There are lots of good reasons to make chicken soup. If you're in a cold climate there is the weather-food imperative. If you're sick, it can cure whatever ails you, or at least helps you feel better. While it is not a replacement for modern medicine, if you've tasted excellent Jewish chicken soup, you know what I'm talking about when I say it has healing powers no doctor can replicate. If you love someone, there is no better way to demonstrate your feelings than to cook (chicken soup) for him or her. And if you adore matzo balls, chicken soup is essential to float them in, right?
I know vegetarians can cite chapter and verse on how they can do equally well on all these fronts without this magical liquid. Their dietary principles are sound and as the saying goes, "some of my best friends ...," but I'll stick with the chicken soup and make vegetable stock for other occasions.
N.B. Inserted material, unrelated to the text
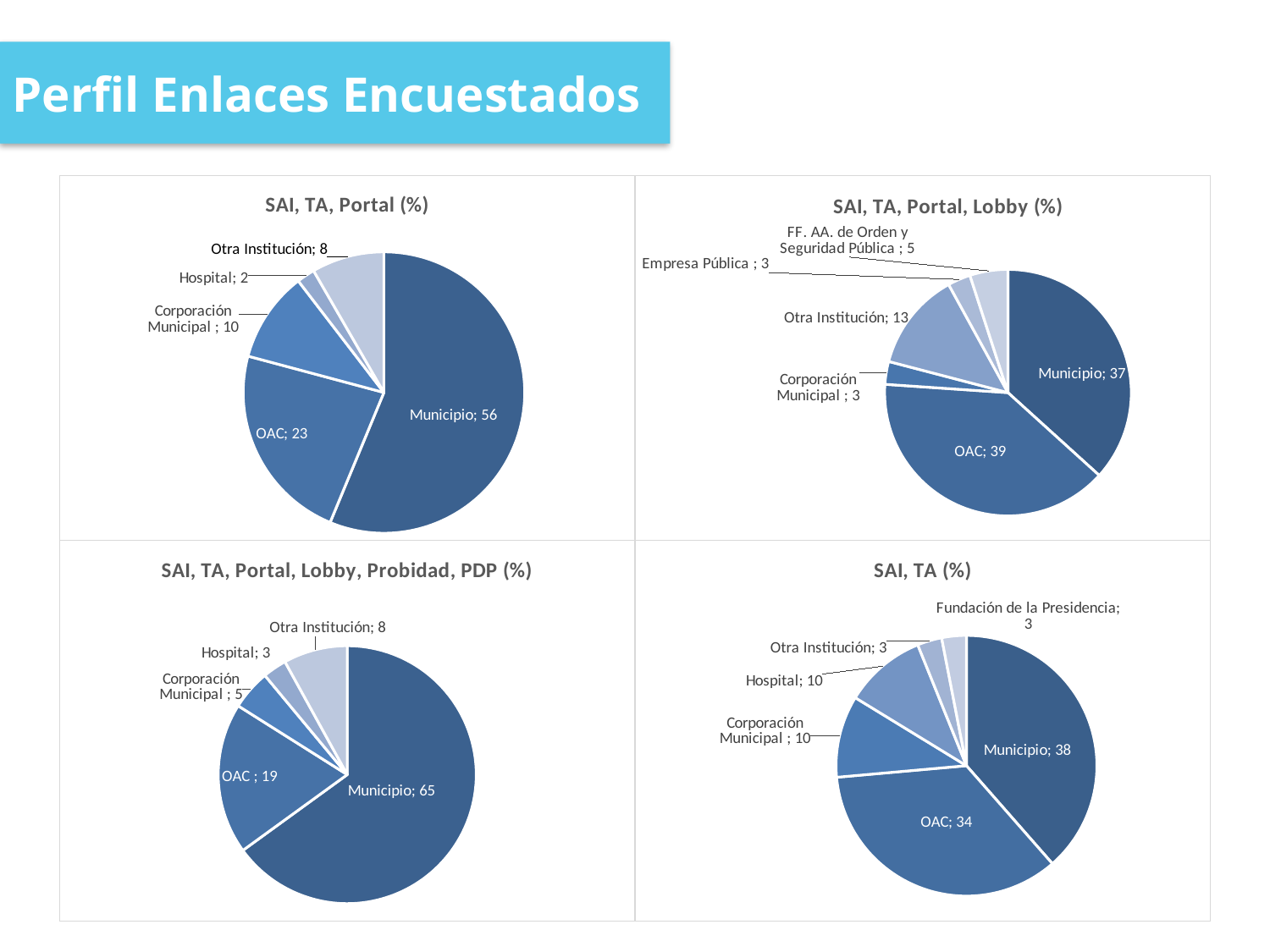
In the 'SAI, TA, Portal (%)' chart, what is the value for Municipio? 56 In the 'SAI, TA, Portal, Lobby, Probidad, PDP (%)' chart, what is the value for OAC? 19 In the 'SAI, TA (%)' chart, what is the value for Fundación de la Presidencia? 3 How many charts are shown on the slide? 4 How many categories are shown in the 'SAI, TA, Portal (%)' chart? 5 In the 'SAI, TA, Portal, Lobby (%)' chart, which category has the largest slice? OAC In the 'SAI, TA, Portal (%)' chart, which category has the smallest slice? Hospital In the 'SAI, TA, Portal, Lobby, Probidad, PDP (%)' chart, what is the difference between Municipio and OAC? 46 What kind of chart is the 'SAI, TA (%)' chart? Pie chart In the 'SAI, TA, Portal, Lobby (%)' chart, what is the value for Otra Institución? 13 How many categories are shown in the 'SAI, TA, Portal, Lobby (%)' chart? 6 In the 'SAI, TA (%)' chart, which is larger, Municipio or OAC? Municipio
- Vegetables - Carrot, celery, onion, and fresh parsley are essential. It's nice to add parsnip if you like a somewhat sweet undertone to the broth.
- Salt and pepper
- Bay leaf or leaves
- A big pot with a cover, preferably with a wide bottom
- A spoon or spoons for stirring
- A cutting board and knife
- Patience (not pictured)
- Extra chicken to add in at the end
- Small pasta, rice, or bits of potato
- Other herbs, such dill (I had some leftover from another recipe)
- A strainer/colander and cheesecloth if you like your soup very clear
Before You Make Chicken Soup, Keep in Mind:
The soup takes a long time to make. It should simmer for a minimum of 2 (I prefer 3) hours. So it's a great way to force yourself to stay home if you have a cold and really shouldn't go out.
This is peasant food. You don't need the most expensive chicken or the fanicest chicken parts. In fact, the soup will taste best if you include giblets (the internal organs and neck of the chicken), often found packaged in a paper sack inside a whole chicken. Whole chickens are cheaper than cut-up chicken or parts. So if you can bear to reach into the cavity of a whole chicken, pull out the giblet package and open it, you'll be rewarded by the taste of the final product and the lower cost of the chicken. If you prefer chicken parts, buy them with bones because the bones will add great flavor to the soup.
Think ahead. The chicken and vegetables will become super-soft after simmering all that time. (You'll be able to "cut" the chicken with a spoon and the vegetables will fall apart at the least provocation.) If you want chicken chunks and slightly crunchy pieces of vegetables floating in the soup, plan on leaving a bit of white meat, carrot, and celery out of the pot to cook at the last minute.